What the exercise asks -> Would you return, word for word, the lines of the data below from the line with "genus: Turdus" through the line with "United States, site archbold_FL-06.", and no others?

Stored data entries:
^^^^^^^^^^^^^^^^

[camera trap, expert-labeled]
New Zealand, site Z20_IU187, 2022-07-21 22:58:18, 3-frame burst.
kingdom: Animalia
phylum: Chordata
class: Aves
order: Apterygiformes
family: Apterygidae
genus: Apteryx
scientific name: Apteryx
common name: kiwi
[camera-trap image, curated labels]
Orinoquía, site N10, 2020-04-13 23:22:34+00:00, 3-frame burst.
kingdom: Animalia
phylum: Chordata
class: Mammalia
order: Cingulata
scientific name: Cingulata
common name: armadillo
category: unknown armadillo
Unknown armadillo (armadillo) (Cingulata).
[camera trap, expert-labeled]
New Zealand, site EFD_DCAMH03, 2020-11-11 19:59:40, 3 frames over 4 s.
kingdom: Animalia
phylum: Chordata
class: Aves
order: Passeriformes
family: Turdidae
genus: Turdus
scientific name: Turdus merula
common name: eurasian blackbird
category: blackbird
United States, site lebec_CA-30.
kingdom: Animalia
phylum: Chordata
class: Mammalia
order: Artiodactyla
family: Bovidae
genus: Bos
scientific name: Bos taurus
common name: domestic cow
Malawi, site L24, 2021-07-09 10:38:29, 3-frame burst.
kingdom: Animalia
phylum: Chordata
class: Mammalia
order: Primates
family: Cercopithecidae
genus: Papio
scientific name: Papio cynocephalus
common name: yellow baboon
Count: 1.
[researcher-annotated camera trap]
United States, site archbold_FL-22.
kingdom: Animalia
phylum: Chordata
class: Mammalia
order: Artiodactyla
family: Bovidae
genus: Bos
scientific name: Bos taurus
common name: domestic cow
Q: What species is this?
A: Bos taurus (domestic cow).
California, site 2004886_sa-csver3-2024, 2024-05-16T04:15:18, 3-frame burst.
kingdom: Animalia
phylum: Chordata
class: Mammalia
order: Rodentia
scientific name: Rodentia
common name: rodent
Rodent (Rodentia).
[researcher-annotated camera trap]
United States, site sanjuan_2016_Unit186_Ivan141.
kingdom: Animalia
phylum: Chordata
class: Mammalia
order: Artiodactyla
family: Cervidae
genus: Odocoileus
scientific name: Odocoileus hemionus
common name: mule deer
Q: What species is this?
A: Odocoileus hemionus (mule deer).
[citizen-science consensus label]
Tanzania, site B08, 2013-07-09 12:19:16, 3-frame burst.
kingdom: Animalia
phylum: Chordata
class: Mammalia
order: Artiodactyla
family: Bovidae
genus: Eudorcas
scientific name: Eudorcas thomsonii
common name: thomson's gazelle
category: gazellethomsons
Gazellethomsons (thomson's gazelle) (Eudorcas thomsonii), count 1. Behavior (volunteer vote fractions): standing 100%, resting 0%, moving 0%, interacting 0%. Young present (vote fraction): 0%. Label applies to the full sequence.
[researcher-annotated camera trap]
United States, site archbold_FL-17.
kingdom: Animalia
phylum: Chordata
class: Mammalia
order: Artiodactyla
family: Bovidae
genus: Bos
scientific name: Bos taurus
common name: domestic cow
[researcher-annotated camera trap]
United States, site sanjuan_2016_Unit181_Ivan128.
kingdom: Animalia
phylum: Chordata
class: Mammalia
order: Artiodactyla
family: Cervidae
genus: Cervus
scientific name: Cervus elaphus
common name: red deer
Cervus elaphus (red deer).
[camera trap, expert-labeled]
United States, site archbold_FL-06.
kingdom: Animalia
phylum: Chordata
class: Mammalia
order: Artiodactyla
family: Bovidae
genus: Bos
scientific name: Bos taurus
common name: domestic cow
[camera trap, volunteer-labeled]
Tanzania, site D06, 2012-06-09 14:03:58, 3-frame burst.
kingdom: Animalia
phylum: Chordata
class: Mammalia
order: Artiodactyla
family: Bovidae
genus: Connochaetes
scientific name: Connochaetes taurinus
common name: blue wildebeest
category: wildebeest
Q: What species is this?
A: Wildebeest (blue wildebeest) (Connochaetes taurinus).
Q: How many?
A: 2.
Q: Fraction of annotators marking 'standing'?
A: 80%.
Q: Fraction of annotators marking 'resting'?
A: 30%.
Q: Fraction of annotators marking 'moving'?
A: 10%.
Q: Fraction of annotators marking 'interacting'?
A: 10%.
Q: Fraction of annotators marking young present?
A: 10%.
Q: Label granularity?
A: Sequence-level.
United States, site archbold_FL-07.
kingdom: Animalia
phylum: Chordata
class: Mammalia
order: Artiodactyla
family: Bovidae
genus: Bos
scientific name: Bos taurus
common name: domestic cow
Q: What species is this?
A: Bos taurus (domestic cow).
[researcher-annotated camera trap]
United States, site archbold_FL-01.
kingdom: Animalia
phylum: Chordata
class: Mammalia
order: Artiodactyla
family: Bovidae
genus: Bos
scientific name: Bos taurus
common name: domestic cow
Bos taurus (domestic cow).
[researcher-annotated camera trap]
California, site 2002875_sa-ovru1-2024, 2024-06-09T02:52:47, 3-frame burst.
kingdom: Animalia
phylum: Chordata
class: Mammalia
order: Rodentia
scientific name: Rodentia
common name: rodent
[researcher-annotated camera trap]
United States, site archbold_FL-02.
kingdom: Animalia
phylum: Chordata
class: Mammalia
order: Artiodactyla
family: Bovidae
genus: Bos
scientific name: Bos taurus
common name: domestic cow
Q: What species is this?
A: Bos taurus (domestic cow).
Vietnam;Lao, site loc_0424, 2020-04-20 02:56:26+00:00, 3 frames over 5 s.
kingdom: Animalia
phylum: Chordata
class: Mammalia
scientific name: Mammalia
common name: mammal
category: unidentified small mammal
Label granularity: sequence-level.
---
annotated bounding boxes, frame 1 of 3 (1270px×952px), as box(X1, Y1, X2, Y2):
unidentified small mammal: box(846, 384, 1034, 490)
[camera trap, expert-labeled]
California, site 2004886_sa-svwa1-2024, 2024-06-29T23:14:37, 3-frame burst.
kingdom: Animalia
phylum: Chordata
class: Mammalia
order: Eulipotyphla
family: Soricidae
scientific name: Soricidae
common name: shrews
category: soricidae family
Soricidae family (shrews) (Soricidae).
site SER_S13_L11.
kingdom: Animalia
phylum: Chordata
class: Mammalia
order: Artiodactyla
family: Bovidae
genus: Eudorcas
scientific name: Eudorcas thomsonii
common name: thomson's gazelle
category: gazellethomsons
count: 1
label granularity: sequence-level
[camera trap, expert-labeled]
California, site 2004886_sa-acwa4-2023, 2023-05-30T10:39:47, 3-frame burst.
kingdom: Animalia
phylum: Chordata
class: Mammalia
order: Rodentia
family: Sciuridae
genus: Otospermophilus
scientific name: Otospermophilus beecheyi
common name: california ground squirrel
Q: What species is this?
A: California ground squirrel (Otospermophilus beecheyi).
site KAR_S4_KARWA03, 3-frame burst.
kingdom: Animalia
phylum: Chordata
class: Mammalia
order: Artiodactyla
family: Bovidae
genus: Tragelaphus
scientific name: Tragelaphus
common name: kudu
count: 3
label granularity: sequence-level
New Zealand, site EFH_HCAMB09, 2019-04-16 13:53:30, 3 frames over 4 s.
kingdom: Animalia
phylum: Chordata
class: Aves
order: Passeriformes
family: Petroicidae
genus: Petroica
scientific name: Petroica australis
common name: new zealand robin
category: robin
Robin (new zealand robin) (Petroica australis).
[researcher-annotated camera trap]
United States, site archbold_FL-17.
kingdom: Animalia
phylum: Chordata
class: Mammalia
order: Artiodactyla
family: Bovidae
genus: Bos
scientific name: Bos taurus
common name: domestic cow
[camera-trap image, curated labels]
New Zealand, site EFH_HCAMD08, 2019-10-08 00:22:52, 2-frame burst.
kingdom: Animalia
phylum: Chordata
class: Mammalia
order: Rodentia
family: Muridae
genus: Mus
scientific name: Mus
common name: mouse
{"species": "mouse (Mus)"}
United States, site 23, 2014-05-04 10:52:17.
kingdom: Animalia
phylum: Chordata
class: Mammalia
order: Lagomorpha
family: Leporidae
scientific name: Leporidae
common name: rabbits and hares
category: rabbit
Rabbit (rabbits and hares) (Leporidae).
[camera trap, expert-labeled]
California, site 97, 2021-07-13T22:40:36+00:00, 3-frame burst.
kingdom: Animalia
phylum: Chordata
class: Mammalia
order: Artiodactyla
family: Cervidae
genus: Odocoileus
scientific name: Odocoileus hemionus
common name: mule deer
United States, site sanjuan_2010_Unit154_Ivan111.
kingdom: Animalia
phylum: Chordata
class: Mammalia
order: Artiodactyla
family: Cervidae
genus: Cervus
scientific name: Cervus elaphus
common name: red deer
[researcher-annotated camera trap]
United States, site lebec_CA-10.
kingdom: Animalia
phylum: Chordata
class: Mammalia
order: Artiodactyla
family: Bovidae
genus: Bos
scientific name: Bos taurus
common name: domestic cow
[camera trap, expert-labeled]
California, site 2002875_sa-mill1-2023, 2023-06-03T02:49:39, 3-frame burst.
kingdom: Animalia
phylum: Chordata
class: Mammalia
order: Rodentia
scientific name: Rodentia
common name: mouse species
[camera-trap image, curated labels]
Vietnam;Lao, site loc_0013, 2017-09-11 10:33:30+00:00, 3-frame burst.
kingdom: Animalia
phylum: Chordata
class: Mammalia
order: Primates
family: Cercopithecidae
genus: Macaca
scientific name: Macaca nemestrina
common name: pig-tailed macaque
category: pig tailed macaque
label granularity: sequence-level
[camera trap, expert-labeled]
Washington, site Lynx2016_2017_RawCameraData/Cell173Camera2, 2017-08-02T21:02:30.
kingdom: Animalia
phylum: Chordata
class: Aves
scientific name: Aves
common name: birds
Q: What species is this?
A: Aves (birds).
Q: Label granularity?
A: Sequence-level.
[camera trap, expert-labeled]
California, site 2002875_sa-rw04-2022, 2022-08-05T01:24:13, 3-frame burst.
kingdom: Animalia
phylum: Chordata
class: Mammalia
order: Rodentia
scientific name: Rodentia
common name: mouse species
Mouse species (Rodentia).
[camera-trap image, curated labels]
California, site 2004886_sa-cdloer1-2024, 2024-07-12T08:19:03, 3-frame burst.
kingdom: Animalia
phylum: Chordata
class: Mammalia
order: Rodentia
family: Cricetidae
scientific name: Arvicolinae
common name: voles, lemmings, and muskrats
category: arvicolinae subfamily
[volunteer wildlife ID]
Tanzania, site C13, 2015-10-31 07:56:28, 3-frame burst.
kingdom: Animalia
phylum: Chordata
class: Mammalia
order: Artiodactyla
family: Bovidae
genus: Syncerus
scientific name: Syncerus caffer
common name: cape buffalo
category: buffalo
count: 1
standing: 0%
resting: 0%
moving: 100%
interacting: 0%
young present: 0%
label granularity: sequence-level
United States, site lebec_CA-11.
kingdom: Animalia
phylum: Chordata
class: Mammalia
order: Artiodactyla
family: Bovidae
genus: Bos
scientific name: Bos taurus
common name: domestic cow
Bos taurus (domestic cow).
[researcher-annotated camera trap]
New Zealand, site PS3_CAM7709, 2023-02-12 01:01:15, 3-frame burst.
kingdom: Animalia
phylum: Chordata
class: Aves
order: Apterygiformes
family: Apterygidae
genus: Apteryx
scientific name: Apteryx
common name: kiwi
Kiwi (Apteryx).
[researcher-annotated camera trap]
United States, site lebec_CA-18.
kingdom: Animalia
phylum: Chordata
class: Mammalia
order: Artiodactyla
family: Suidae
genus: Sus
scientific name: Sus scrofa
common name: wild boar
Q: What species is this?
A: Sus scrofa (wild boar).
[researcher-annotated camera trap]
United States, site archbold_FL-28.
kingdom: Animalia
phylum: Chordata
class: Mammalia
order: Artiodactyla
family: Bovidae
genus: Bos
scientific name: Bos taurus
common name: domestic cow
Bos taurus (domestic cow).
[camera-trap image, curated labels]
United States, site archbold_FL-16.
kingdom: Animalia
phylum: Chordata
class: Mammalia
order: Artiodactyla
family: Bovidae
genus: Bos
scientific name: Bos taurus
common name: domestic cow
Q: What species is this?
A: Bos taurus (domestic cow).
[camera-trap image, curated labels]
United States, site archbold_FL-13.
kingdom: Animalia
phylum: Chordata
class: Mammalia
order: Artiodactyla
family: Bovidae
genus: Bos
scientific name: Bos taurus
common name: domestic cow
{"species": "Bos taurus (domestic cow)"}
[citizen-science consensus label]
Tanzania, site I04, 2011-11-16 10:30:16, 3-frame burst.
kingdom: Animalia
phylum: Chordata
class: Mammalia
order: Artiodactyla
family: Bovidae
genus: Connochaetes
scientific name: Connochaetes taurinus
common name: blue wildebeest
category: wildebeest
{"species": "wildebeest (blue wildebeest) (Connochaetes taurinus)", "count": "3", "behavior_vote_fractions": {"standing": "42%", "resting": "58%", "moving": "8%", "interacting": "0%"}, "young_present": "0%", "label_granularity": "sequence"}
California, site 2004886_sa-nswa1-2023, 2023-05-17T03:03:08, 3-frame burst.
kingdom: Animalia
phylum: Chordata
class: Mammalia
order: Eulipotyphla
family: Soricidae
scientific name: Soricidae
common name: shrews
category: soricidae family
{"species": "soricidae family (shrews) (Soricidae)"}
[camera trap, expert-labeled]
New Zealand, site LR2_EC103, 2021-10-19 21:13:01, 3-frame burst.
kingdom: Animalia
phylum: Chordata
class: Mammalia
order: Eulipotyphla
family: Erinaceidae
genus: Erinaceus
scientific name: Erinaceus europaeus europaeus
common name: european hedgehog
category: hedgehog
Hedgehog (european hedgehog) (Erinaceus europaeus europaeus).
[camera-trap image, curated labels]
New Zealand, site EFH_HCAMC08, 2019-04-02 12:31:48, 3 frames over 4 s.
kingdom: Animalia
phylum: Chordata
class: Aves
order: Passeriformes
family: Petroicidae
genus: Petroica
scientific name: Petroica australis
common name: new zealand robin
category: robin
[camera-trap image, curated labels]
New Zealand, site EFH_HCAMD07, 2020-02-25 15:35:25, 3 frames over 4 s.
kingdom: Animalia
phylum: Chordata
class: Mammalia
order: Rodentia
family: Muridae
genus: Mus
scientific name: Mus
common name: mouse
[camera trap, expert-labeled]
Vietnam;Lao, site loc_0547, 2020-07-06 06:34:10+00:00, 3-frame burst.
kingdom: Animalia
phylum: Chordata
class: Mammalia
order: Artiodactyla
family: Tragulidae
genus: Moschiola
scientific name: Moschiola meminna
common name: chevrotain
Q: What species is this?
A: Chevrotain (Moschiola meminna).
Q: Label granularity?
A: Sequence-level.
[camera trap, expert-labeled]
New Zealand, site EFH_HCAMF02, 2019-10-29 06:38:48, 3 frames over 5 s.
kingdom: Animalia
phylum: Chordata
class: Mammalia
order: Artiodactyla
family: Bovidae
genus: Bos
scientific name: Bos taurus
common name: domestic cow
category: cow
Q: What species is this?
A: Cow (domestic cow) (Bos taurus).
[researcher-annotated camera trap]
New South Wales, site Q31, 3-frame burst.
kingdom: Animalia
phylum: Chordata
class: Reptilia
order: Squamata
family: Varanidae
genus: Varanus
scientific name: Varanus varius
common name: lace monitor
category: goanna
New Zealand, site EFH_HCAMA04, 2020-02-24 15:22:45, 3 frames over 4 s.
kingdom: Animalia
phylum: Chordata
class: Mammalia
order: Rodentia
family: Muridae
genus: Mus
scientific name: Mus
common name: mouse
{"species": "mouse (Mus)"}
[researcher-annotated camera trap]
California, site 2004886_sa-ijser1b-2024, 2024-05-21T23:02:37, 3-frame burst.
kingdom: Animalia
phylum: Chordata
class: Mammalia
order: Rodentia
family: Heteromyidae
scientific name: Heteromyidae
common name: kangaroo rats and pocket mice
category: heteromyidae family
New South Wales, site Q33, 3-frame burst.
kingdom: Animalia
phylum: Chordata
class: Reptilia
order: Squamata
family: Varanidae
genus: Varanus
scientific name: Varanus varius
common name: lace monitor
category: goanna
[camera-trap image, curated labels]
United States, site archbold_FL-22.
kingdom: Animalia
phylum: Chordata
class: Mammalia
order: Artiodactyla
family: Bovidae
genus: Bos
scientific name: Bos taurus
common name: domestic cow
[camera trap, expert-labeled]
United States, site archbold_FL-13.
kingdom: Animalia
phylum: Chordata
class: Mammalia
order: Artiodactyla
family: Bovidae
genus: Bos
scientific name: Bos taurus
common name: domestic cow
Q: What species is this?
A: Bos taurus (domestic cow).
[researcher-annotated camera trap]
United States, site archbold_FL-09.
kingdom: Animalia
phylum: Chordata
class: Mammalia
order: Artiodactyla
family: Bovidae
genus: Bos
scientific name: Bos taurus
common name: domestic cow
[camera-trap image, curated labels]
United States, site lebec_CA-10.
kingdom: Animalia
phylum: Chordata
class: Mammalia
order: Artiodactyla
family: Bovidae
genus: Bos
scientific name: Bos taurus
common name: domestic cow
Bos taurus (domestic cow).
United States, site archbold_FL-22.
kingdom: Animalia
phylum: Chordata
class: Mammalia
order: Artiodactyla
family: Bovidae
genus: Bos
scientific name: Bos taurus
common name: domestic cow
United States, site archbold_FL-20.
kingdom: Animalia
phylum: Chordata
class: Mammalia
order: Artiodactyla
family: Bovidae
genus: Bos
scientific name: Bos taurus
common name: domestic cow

^^^^^^^^^^^^^^^^

Response area ->
genus: Turdus
scientific name: Turdus merula
common name: eurasian blackbird
category: blackbird
United States, site lebec_CA-30.
kingdom: Animalia
phylum: Chordata
class: Mammalia
order: Artiodactyla
family: Bovidae
genus: Bos
scientific name: Bos taurus
common name: domestic cow
Malawi, site L24, 2021-07-09 10:38:29, 3-frame burst.
kingdom: Animalia
phylum: Chordata
class: Mammalia
order: Primates
family: Cercopithecidae
genus: Papio
scientific name: Papio cynocephalus
common name: yellow baboon
Count: 1.
[researcher-annotated camera trap]
United States, site archbold_FL-22.
kingdom: Animalia
phylum: Chordata
class: Mammalia
order: Artiodactyla
family: Bovidae
genus: Bos
scientific name: Bos taurus
common name: domestic cow
Q: What species is this?
A: Bos taurus (domestic cow).
California, site 2004886_sa-csver3-2024, 2024-05-16T04:15:18, 3-frame burst.
kingdom: Animalia
phylum: Chordata
class: Mammalia
order: Rodentia
scientific name: Rodentia
common name: rodent
Rodent (Rodentia).
[researcher-annotated camera trap]
United States, site sanjuan_2016_Unit186_Ivan141.
kingdom: Animalia
phylum: Chordata
class: Mammalia
order: Artiodactyla
family: Cervidae
genus: Odocoileus
scientific name: Odocoileus hemionus
common name: mule deer
Q: What species is this?
A: Odocoileus hemionus (mule deer).
[citizen-science consensus label]
Tanzania, site B08, 2013-07-09 12:19:16, 3-frame burst.
kingdom: Animalia
phylum: Chordata
class: Mammalia
order: Artiodactyla
family: Bovidae
genus: Eudorcas
scientific name: Eudorcas thomsonii
common name: thomson's gazelle
category: gazellethomsons
Gazellethomsons (thomson's gazelle) (Eudorcas thomsonii), count 1. Behavior (volunteer vote fractions): standing 100%, resting 0%, moving 0%, interacting 0%. Young present (vote fraction): 0%. Label applies to the full sequence.
[researcher-annotated camera trap]
United States, site archbold_FL-17.
kingdom: Animalia
phylum: Chordata
class: Mammalia
order: Artiodactyla
family: Bovidae
genus: Bos
scientific name: Bos taurus
common name: domestic cow
[researcher-annotated camera trap]
United States, site sanjuan_2016_Unit181_Ivan128.
kingdom: Animalia
phylum: Chordata
class: Mammalia
order: Artiodactyla
family: Cervidae
genus: Cervus
scientific name: Cervus elaphus
common name: red deer
Cervus elaphus (red deer).
[camera trap, expert-labeled]
United States, site archbold_FL-06.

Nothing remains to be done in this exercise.